Auf die Zukunft weisen die 50.000 Euro hin, die die Stadt für Architektenleistungen für das Freibad 2018 einplant. Insgesamt finden sich 35 Positionen im Finanzhaushalt. Abseits der Haushaltsein­bringung durch den Kämmerer befasste sich die unter Vorsitz von Dagmar Schmidt tagende Stadtverordnetenversammlung mit einigen Sachthemen, die allesamt einstimmig verabschiedet wurden.

  • Landesprogramm Soziale Integration im Quartier: Wie diese Zeitung ausführlich berichtete, fördert dieses Programm in Ortschaften ab 2.000 Einwohnern Investitionen, die dem Programm-Inhalt gerecht werden, mit 90 Prozent. Die Stadtverordneten beschlossen die Beantragung der Aufnahme in dieses Programm. Wird dem Antrag vom Land stattgegeben, könnte die Stadt den Riesenklotz Sanierung des Großseelheimer Bürgerhauses bei einem Gesamtvolumen von 1,7 Millionen Euro mit einem Eigenanteil von 170.000 Euro stemmen. Das gilt auch für die Bauvorhaben der Kita ­Röthe (125.000 Euro Baukosten, Eigenanteil 12.500 Euro) und die Kita Im Brand (Baukosten 90.000 Euro, Eigenanteil 9.000 Euro).
  • Abschluss eines städtebaulichen Vertrags zum Biomassezentrum II in Stausebach: Um Belastungen der Innenstadt durch landwirtschaftlichen Verkehr für das Bio­massezentrum I in Stausebach zu vermeiden, hatte die Stadt ­einen städtebaulichen Vertrag mit der Eon Natur abgeschlossen. Die Bestimmungen dieses Vertrags werden in den wesentlichen Punkten für den ­zweiten städtebaulichen Vertrag mit der EAM Natur als Rechtsnach­folgerin der Eon Natur übernommen.

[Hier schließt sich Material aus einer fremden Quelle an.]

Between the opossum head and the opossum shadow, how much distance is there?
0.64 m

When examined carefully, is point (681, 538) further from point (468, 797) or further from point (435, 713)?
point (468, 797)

  • Innerstädtisches Radwegenetz: Auf Antrag von Uwe Pöppler (CDU) beauftragte das Parlament einstimmig den Magistrat mit der Prüfung der Idee, ein innerstädtisches Radwegenetz aufzubauen, das mit den überregionalen Radwegen und den Verbindungen zwischen den Stadtteilen kompatibel ist. Unter anderem soll geprüft werden, ob auf den Straßen Frankfurter Straße, Kasseler Straße, Röthestraße, Niederrheinische Straße, Alsfelder Straße, Am Amöneburger Tor, Steinweg und Brießelstraße Radwegemarkierungen aufgetragen werden können.
  • Sanierung der Brücke am Erlensee: Auf Antrag von Reiner Nau (Grüne) wird der Magistrat prüfen, ob die hinfällige Brücke am Erlensee mit großem Kostenaufwand saniert ­werden muss oder ob der landwirtschaftliche Verkehr mit schweren Maschinen über andere ­Wege umgeleitet werden kann.
  • Aufnahme in das SWIM-Programm: Auf Antrag von SPD und Linke prüft der Magistrat, ob Hallenbad und Freibad in das Schwimmbad-Investitionsprogramm des Landes Hessen aufgenommen werden kann.
  • Wohnmobilstellplätze: Lassen sich in Kirchhain Wohnmobilstellplätze realisieren? Das soll der Magistrat auf Antrag von SPD und Linke herausfinden.